▸ WHAT THE EXERCISE ASKS:
Starting at the line with "Looking over the" in it, reproduce each line below through the last one, exactly, and include nothing else.

▸ EXTRACTED RECORDS:
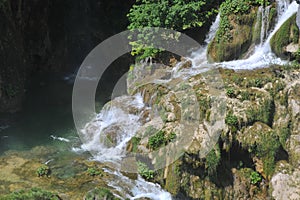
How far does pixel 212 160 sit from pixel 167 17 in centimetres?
628

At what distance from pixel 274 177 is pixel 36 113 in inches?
327

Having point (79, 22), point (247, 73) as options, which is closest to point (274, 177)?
point (247, 73)

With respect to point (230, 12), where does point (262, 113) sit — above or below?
below

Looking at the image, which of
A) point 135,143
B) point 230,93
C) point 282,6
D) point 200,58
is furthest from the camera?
point 200,58

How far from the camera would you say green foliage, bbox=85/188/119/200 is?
25.8 ft

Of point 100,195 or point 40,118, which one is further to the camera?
point 40,118

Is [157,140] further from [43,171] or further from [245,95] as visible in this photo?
[43,171]

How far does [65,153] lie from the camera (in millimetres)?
10414

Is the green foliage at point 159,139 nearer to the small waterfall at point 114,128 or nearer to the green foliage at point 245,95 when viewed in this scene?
the small waterfall at point 114,128

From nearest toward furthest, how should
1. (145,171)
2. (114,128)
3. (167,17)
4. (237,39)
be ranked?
(145,171) < (114,128) < (237,39) < (167,17)

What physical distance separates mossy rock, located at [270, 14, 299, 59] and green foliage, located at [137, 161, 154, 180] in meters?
5.37

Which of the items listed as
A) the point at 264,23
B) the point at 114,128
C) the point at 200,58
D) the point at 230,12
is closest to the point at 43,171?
the point at 114,128

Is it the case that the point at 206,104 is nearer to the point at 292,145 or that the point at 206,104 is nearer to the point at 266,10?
the point at 292,145

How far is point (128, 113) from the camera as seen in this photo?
11031 millimetres
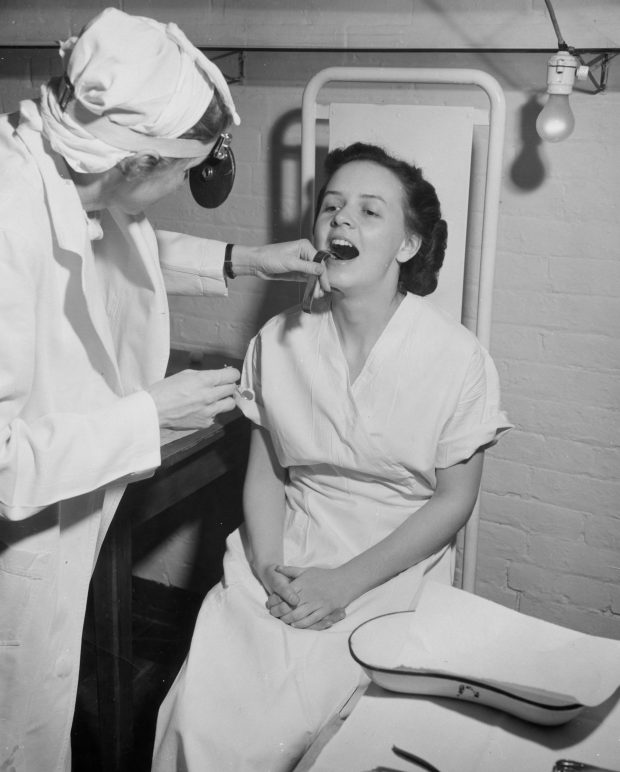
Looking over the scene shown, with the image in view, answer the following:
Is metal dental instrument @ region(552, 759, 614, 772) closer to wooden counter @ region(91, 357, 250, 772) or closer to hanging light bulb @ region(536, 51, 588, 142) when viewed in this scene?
wooden counter @ region(91, 357, 250, 772)

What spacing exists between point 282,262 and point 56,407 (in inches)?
26.2

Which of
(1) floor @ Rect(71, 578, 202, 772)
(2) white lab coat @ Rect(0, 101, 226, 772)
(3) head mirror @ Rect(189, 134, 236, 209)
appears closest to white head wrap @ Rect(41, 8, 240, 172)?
(2) white lab coat @ Rect(0, 101, 226, 772)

▸ OUTPUT FOR THIS TASK:
Looking over the scene shown, with the image in view, answer the following:
Is metal dental instrument @ region(552, 759, 614, 772) closer to wooden counter @ region(91, 357, 250, 772) or closer to hanging light bulb @ region(536, 51, 588, 142) when viewed in this scene?
wooden counter @ region(91, 357, 250, 772)

What spacing exists between point 282,262 and point 56,407 (in inches)?
26.2

Which of
(1) floor @ Rect(71, 578, 202, 772)
(2) white lab coat @ Rect(0, 101, 226, 772)
(3) head mirror @ Rect(189, 134, 236, 209)
appears closest to white head wrap @ Rect(41, 8, 240, 172)?
(2) white lab coat @ Rect(0, 101, 226, 772)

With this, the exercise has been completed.